Vor dem Warschauer Gipfel wird erneut darüber spekuliert, ob nach Montenegro auch Schweden, Finnland, Mazedonien und Georgien als Neuaufnahmen in Betracht kommen. Die Ukraine wird bereits wie ein Mitglied behandelt, ohne es zu sein. Die NATO praktiziert eine „Stabilitätspartnerschaft“, indem sie der prowestlichen Regierung in Kiew zwar nicht die Rückeroberung der Ostukraine verspricht, aber sie mit einer Bestandsgarantie versieht – von allem logistischen Beistand für die ukrainische Armee, von der Rüstungshilfe und -finanzierung wie der Entsendung von Ausbildern abgesehen. Sicher wird diese Ballung von strategischer Tatkraft Europa nicht sofort in einen Kriegstaumel reißen, aber in immer neue Vorspiele desselben verstricken. Es ist der Wille vorhanden, Russland weiter zu isolieren und so unter Druck zu setzen, dass qualitative Abstriche an seinen geostrategischen Interessen unumgänglich sind.

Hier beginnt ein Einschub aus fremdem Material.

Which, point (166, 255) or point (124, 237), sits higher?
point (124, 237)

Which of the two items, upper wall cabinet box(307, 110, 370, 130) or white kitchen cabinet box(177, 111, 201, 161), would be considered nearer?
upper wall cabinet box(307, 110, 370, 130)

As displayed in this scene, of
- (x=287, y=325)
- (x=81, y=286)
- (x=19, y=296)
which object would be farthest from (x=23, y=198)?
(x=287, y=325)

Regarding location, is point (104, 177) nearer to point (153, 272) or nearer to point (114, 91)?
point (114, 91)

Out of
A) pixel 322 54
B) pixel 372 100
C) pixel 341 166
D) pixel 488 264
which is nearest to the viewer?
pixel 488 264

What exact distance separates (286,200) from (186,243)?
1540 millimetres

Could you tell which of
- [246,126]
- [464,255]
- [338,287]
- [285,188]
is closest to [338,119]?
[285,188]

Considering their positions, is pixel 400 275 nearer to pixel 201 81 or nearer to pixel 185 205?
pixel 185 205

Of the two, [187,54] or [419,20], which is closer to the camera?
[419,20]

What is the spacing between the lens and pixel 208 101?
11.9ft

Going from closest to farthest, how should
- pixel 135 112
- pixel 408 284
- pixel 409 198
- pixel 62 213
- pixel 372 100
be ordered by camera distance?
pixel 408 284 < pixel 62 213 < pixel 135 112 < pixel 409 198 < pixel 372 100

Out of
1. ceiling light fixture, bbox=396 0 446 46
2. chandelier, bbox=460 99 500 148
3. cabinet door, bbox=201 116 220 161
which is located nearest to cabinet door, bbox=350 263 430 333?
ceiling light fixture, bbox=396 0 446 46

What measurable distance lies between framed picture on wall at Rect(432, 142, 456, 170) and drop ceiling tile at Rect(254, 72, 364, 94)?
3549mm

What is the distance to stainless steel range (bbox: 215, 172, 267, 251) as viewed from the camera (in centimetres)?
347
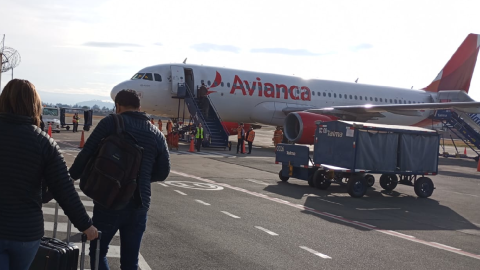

Um auf die deutsche Außenpolitik zurückzukommen: Sie zeigt zur „Vorwärts-Präsenz“ die gleiche Ambivalenz wie seit Jahren gegenüber westlicher Interventionspolitik. Es gab 2001 die bedingungslose Gefolgschaft beim Afghanistan-Krieg, ein Nein zur Irak-Invasion im Frühjahr 2003, militärische Abstinenz bei den NATO-Angriffen auf Libyen 2011, vorsichtige Sekundanz beim französischen Eingreifen in Mali Anfang 2013. Ein Verhalten ohne Haltung, wie es auch jetzt beim kalten Vorkrieg gegen Russland zu beobachten ist. Es kann noch so oft beteuert werden, man wolle nicht nur Abschreckung, sondern gleichfalls Dialog. Keine russische Führung kann darauf eingehen, wird gegen sie fortwährend mobilgemacht. Wer die Axt über seinem Kopf spürt, der fragt kaum: Könnte der Täter nicht doch ein lieber Freund sein, der nur so tut, als ob?